Former President Bill Clinton’s public timeline on his interactions with convicted pedophile Jeffrey Epstein has been contradicted by a recently unearthed 1995 report, according to Fox News.
On Monday, President Clinton released a statement claiming he “knows nothing” about the billionaire’s “terrible crimes” and includes a timeline of his dealings with Epstein beginning in 2002.
Now, a 1995 Palm Beach Post story reveals Clinton attended a “three-hour dinner” at the home of businessman Ron Perelman along with Epstein, singer Jimmy Buffett, and others.
The report said, “Joining Clinton for a three-hour dinner was a very select group of people, some of whom, according to one Democratic Party source, gave as much as $100,000 to the Democratic National Committee for the privilege of dining with the president.”
In his statement on Monday, Clinton only revealed his dealings with Epstein in 2002 and 2003:
President Clinton knows nothing about the terrible crimes Jeffrey Epstein pleaded guilty to in Florida some years ago, or those with which he has been recently charged in New York. In 2002 and 2003, President Clinton took a total of four trips on Jeffrey Epstein’s airplane: one to Europe, one to Asia, and two to Africa, which included stops in connection with the work of the Clinton Foundation. Staff, supporters of the Foundation and his Secret Service detail traveled on every leg of every trip. He had one meeting with Epstein in his Harlem office in 2002, and around the same time made one brief visit to Epstein’s New York apartment with a staff member and his security detail. He’s not spoken to Epstein in well over a decade, and has never been to Little St. James Island, Epstein’s ranch in New Mexico or his residence in Florida.
Many have questioned the full extent of Clinton’s relationship with Epstein.
The billionaire’s attorneys once claimed the embattled billionaire helped “conceive” the Clinton Global Initiative.
“Mr. Epstein was part of the original group that conceived the Clinton Global Initiative, which is described as a project ‘bringing together a community of global leaders to devise and implement innovative solutions to some of the world’s most pressing challenges,” wrote Epstein’s lawyers Alan Dershowitz and Gerald Lefcourt in a 2007 letter to federal prosecutors.
The letter also discusses Epstein’s relationship with former President Bill Clinton.
“In a feature article about Mr. Epstein in New Yorker magazine, former President Clinton aptly described Mr.
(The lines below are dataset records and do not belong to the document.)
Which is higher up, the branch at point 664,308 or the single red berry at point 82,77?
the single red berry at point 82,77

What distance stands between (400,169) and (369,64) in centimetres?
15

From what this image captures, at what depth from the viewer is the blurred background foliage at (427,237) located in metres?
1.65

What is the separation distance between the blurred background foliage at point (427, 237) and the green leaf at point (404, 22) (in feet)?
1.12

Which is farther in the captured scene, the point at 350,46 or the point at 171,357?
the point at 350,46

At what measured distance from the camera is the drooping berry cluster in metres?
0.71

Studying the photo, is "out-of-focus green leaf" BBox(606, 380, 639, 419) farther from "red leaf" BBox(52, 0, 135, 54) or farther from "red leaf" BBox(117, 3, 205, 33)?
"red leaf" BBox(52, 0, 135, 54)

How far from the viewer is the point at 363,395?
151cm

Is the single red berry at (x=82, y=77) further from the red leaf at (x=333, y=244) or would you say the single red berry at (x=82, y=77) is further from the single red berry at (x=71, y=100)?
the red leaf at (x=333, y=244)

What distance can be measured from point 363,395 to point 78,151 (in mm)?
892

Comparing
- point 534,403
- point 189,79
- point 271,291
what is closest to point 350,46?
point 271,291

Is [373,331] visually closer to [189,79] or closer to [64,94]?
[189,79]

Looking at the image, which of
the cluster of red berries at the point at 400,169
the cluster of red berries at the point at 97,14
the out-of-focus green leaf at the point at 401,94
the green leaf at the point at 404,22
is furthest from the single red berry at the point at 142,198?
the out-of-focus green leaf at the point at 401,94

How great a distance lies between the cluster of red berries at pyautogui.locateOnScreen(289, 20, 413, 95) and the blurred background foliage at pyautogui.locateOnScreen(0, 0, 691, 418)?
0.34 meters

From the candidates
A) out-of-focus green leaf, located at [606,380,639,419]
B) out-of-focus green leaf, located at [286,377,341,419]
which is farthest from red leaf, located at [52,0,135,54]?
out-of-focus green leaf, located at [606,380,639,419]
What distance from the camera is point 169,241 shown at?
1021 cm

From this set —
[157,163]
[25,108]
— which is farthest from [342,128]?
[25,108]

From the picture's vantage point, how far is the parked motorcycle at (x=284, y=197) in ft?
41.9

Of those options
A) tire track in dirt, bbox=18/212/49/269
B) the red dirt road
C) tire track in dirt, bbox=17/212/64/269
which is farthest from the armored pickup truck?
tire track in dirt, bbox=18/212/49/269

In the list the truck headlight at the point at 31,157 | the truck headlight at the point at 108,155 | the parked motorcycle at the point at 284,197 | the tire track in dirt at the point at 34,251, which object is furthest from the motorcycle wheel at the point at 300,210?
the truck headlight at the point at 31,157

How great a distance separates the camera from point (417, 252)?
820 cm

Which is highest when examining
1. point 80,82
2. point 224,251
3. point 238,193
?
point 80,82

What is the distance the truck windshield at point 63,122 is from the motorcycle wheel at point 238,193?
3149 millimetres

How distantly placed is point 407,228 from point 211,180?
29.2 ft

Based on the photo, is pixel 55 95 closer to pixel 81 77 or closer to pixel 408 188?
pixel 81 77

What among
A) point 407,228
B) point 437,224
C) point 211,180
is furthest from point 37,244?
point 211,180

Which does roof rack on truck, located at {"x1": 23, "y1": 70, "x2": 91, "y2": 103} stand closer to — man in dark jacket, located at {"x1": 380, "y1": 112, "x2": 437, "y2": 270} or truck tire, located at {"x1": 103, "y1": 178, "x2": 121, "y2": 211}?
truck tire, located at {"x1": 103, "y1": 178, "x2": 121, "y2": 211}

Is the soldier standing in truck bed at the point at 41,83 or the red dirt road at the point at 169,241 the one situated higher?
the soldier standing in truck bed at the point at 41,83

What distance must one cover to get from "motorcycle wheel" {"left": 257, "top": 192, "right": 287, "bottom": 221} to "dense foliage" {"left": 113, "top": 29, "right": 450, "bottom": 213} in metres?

Epstein as a ‘committed philanthropist with a keen sense of global markets and an in-depth knowledge of 21st century science,’” the letter read. “President Clinton reached this conclusion during a monthlong trip to Africa with Mr. Epstein, which Mr. Epstein hosted.”
Epstein was arrested in New Jersey on Saturday and pleaded not guilty today to sex trafficking charges. He has been ordered to stay in jail until a Thursday bail hearing.
The U.S. attorney’s office in Manhattan claims Epstein formed “a network and operation enabling him to sexually exploit and abuse dozens of underage girls.”